Work required: Reproduce the lines from the line containing "this 220×137 image." up to and including the line containing "wrecked motorcycle [157, 235, 380, 306]", replacing "detector" with "classifier" and leaving everything else unchanged.

========================================

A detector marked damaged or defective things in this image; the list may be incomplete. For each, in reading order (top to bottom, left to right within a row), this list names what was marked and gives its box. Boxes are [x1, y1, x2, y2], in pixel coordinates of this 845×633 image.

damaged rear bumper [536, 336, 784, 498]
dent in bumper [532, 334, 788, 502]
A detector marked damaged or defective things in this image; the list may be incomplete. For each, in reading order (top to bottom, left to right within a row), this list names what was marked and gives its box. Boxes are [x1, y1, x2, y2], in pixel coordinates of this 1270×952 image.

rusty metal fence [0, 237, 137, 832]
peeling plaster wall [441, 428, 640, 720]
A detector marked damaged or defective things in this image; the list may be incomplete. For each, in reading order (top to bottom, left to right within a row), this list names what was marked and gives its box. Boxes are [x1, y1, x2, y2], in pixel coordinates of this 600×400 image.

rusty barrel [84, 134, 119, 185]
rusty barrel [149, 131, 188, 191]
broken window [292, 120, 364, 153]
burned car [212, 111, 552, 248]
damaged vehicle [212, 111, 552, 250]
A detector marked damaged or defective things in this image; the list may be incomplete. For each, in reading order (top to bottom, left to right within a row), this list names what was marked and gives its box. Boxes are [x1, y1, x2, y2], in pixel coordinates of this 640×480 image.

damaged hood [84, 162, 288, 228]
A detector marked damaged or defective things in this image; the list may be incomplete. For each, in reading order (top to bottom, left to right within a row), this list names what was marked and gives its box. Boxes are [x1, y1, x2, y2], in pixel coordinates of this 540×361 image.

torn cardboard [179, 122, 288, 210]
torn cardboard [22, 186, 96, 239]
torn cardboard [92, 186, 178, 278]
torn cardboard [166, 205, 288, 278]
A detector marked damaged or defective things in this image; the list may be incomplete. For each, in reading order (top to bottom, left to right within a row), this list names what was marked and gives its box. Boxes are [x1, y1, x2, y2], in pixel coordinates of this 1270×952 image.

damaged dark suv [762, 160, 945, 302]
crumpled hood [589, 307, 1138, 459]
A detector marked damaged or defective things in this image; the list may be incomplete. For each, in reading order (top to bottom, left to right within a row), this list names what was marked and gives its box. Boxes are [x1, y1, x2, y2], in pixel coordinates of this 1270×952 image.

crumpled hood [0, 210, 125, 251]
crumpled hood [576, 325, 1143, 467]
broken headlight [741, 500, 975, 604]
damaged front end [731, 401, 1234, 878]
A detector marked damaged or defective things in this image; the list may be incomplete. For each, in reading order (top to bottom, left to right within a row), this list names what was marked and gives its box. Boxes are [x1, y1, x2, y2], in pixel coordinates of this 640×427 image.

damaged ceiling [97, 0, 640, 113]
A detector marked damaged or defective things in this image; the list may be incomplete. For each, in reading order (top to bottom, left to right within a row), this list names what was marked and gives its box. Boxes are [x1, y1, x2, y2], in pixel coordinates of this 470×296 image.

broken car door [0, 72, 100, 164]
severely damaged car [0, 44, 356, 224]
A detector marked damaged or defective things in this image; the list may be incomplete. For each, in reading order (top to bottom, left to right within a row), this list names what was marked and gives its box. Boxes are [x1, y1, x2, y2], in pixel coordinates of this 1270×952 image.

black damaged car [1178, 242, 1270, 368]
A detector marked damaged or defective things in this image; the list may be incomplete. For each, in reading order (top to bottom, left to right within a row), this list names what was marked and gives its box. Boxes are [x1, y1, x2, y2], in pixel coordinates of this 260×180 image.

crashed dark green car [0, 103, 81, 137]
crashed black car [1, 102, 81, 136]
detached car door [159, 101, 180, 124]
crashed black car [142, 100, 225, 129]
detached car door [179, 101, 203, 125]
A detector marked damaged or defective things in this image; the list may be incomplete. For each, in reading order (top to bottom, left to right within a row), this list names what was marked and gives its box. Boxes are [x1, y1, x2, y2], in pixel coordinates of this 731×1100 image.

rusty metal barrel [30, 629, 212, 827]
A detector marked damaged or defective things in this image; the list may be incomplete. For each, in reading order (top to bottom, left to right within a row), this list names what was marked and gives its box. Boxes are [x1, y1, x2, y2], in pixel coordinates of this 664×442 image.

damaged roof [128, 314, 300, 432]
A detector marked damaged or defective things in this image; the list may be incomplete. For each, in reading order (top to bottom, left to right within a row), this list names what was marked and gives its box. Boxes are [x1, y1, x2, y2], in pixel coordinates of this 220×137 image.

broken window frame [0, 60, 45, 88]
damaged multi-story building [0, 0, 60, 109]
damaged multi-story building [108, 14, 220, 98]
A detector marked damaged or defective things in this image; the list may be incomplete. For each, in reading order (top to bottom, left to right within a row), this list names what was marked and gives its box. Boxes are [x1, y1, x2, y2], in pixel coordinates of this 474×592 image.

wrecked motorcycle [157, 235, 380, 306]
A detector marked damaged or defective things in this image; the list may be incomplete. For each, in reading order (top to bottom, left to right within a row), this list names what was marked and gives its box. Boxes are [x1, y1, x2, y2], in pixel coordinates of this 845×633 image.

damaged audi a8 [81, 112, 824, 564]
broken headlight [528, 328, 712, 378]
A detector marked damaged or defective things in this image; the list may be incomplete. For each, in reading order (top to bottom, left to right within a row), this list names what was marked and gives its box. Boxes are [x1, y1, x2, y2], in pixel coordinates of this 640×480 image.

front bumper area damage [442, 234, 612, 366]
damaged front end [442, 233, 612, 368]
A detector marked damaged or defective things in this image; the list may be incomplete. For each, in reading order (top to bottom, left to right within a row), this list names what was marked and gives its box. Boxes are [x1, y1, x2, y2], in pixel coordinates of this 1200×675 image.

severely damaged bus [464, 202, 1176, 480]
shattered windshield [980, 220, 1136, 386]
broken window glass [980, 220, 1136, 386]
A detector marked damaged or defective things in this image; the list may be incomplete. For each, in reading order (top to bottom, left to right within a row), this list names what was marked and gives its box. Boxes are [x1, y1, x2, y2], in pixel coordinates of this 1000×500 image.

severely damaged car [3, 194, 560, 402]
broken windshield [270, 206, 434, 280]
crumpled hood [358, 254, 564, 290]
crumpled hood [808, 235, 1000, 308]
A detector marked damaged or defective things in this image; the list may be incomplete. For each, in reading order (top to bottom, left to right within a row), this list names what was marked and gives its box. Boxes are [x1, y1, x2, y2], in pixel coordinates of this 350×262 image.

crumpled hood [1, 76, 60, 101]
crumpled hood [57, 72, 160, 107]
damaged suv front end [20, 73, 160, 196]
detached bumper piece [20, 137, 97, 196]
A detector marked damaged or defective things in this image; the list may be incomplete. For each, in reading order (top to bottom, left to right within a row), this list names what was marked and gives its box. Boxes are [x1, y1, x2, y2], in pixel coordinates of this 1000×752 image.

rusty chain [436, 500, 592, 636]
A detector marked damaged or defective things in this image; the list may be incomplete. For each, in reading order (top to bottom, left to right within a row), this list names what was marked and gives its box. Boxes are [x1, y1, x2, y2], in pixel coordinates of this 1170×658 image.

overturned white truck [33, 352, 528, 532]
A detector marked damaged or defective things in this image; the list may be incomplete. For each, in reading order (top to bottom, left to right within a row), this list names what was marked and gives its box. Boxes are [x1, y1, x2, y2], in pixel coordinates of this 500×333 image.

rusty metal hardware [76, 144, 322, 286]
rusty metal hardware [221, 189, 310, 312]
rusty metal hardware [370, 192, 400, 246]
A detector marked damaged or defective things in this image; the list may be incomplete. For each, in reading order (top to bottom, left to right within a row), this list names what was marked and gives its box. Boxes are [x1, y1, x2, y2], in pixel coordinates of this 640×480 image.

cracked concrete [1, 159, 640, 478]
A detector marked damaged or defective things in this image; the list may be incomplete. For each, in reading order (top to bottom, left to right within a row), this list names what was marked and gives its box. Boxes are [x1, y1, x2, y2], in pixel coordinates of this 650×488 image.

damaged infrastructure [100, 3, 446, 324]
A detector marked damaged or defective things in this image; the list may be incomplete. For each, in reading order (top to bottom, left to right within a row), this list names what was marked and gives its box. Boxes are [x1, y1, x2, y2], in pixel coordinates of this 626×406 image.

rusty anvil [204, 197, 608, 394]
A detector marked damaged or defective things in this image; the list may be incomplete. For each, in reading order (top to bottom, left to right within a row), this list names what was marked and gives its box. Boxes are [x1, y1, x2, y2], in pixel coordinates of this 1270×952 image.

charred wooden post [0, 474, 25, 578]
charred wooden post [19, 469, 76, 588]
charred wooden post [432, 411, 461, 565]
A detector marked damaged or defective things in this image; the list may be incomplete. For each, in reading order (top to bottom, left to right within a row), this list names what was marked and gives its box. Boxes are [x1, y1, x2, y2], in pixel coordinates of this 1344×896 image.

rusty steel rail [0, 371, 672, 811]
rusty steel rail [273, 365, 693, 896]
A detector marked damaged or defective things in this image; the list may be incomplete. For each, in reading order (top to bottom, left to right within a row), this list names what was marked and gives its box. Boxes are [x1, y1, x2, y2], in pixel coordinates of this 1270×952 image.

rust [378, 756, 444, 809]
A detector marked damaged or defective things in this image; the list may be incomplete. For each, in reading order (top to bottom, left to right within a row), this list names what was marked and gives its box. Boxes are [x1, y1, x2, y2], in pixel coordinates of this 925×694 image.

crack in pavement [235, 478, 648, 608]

========================================

Response to this task:
A classifier marked damaged or defective things in this image; the list may be incomplete. For each, in reading order (top to bottom, left to right within a row), this list names what was marked and gives its box. Boxes are [x1, y1, x2, y2], in pixel coordinates of this 220×137 image.

broken window frame [0, 60, 45, 88]
damaged multi-story building [0, 0, 60, 109]
damaged multi-story building [108, 14, 220, 98]
A classifier marked damaged or defective things in this image; the list may be incomplete. For each, in reading order (top to bottom, left to right within a row), this list names what was marked and gives its box. Boxes are [x1, y1, x2, y2], in pixel coordinates of this 474×592 image.

wrecked motorcycle [157, 235, 380, 306]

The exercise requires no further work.